Sélim © Festival de Marseille
Sélim © Festival de Marseille

Sélim

1995

Durée : 11min

Michel Kelemenis

Opéra National de Paris

Création le 5 janvier 1995 à Cerritos (États-Unis) 
Première française le 10 mai 1995 à l’Opéra Comique, Paris

Kader Belarbi et Michel Kelemenis se connaissent artisans d’un même métier. Tous 2 sont français issus de vagues migratoires, et, lorsque le danseur étoile de l’Opéra de Paris suggère au chorégraphe de créer pour lui, ils conviennent rapidement de creuser poétiquement la question de l’origine. Un faisceau de collaborations prestigieuses pointe vers l’interprète d’exception : Sélim est habillé par l’immense styliste Kenzo, saisi par les calligraphies lumineuses d’Hassan Massoudy et porté par la voix éternelle d’Houria Aichi. Le noble cavalier et pur-sang Belarbi, explorant les étendues arides d’un désert imaginaire, sent planer l’ombre d’une femme aimée, laissée au campement.
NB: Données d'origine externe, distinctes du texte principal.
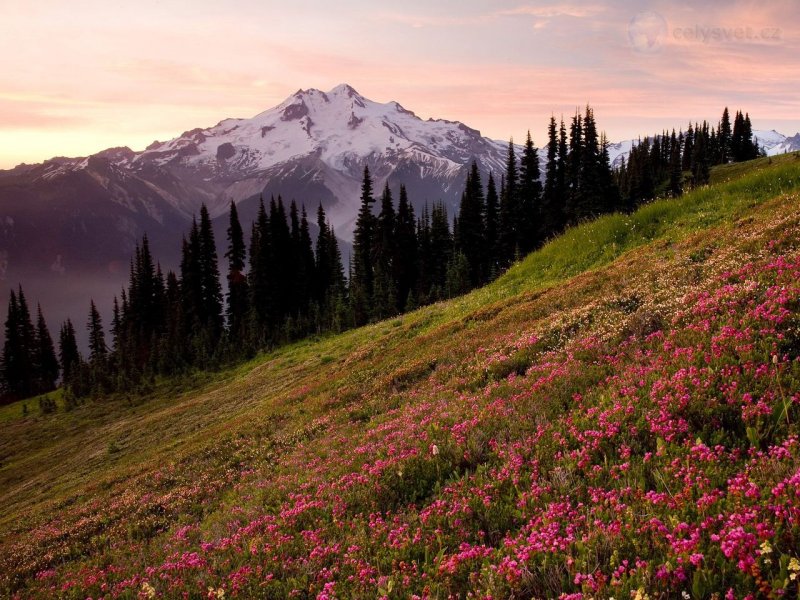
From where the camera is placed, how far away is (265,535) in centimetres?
679

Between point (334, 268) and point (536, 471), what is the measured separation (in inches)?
3242

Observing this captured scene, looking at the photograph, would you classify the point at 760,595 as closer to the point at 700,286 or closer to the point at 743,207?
the point at 700,286

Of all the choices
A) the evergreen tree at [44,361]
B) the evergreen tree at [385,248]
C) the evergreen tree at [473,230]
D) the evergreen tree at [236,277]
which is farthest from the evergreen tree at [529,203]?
the evergreen tree at [44,361]

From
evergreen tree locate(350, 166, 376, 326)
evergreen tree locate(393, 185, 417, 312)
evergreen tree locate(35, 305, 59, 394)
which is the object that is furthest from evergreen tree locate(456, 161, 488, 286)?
evergreen tree locate(35, 305, 59, 394)

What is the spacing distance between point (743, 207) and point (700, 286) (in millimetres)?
7692

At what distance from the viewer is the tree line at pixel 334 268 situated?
66.3 metres

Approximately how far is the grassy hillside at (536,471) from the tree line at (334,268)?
47.0 meters

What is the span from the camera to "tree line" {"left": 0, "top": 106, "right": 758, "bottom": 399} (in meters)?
66.3

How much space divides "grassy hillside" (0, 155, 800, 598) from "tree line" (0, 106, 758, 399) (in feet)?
154

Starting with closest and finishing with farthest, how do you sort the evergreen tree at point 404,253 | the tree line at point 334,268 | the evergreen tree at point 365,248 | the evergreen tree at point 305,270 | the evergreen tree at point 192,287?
the tree line at point 334,268, the evergreen tree at point 365,248, the evergreen tree at point 192,287, the evergreen tree at point 305,270, the evergreen tree at point 404,253

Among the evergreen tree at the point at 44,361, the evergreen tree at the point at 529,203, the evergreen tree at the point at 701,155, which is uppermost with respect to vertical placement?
the evergreen tree at the point at 701,155

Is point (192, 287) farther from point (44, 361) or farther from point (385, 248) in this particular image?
point (44, 361)

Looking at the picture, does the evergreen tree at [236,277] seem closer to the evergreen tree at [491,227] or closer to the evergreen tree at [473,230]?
the evergreen tree at [473,230]

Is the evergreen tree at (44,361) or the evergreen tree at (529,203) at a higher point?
the evergreen tree at (529,203)
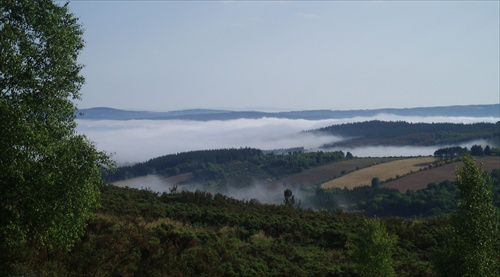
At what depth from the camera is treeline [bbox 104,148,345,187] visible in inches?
5955

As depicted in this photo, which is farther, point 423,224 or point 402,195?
point 402,195

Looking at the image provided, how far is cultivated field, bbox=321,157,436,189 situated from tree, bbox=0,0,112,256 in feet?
322

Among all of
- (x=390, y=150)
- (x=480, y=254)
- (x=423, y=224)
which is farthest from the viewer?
(x=390, y=150)

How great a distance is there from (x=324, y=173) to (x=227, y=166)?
44.9m

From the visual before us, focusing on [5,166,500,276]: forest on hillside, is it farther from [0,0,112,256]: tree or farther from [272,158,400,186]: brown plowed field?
[272,158,400,186]: brown plowed field

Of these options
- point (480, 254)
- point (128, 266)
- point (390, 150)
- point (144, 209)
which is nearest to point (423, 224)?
point (480, 254)

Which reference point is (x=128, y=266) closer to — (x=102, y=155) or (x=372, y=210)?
(x=102, y=155)

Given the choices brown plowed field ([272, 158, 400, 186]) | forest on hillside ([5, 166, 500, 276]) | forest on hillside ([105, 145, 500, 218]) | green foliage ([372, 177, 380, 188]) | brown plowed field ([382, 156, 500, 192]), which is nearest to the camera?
forest on hillside ([5, 166, 500, 276])

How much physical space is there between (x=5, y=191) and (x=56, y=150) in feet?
6.19

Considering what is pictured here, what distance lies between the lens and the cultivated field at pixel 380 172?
11206cm

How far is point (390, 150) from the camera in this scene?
181 metres

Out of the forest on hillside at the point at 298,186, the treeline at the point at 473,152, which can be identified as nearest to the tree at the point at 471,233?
the forest on hillside at the point at 298,186

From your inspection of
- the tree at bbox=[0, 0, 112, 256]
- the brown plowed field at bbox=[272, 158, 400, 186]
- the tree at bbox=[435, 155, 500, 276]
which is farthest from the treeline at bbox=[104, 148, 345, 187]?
the tree at bbox=[0, 0, 112, 256]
"Sélim est le prénom que mon père voulait me donner et celui que j’ai donné à mon fils. De cette origine paternelle, je n’ai que des bribes. Mon père, confie Kader Belarbi, me racontait l’Algérie comme un conte de fées, alors qu’il est écorché depuis longtemps. Je n’avais que les odeurs, les parfums des contrées musulmanes, rien de plus. Danser Sélim sur la voix de Houria Aïchi m’a éveillé à je ne sais quel lien que je pourrais dire maternel."

Kader Belarbi

Distribution

Chorégraphie - Michel Kelemenis 
Danseur - Kader Belarbi 
Musique - "Le désir", "Mon âme est en peine", chants traditionnels de l’Aurès interprétés par Houria Aïcha 
Costume - Kenzo Takada 
Calligraphie - Hassan Massoudy (projection sur sol et fonds)

Production

Kader Belarbi & Michel Kelemenis

l’Opéra national de Paris pour les soirées d’Etoiles à l’Opéra comique.

Les échos

Libération Marie-Christine Vernay

Mai 1995

Michel Kelemenis, bercé par les volutes de musiques arabes échappées de Marseille, où il est né et travaille, a écrit une partition où l’enfant rejoint le cavalier. Les courbes contrastent avec les ruades, les courses du cavalier en fuite, évoquées par le chant. On retrouve le travail du chorégraphe et surtout on sent que Kelemenis s’est mis à l’écoute des désirs du danseur, Kader s’est emparé de Sélim. Il fait corps avec la chorégraphie, comme écrite sur mesure, il fait corps avec la voix, il se trouble. C’est ce trouble qui étonne le plus, d’autant que par la chorégraphie il circule dans le corps et le fragilise intensément. Sélim parle d’une certaine façon de la fierté du danseur, qui poursuit son chemin qu’il interprète Le Lac ou Kelemenis.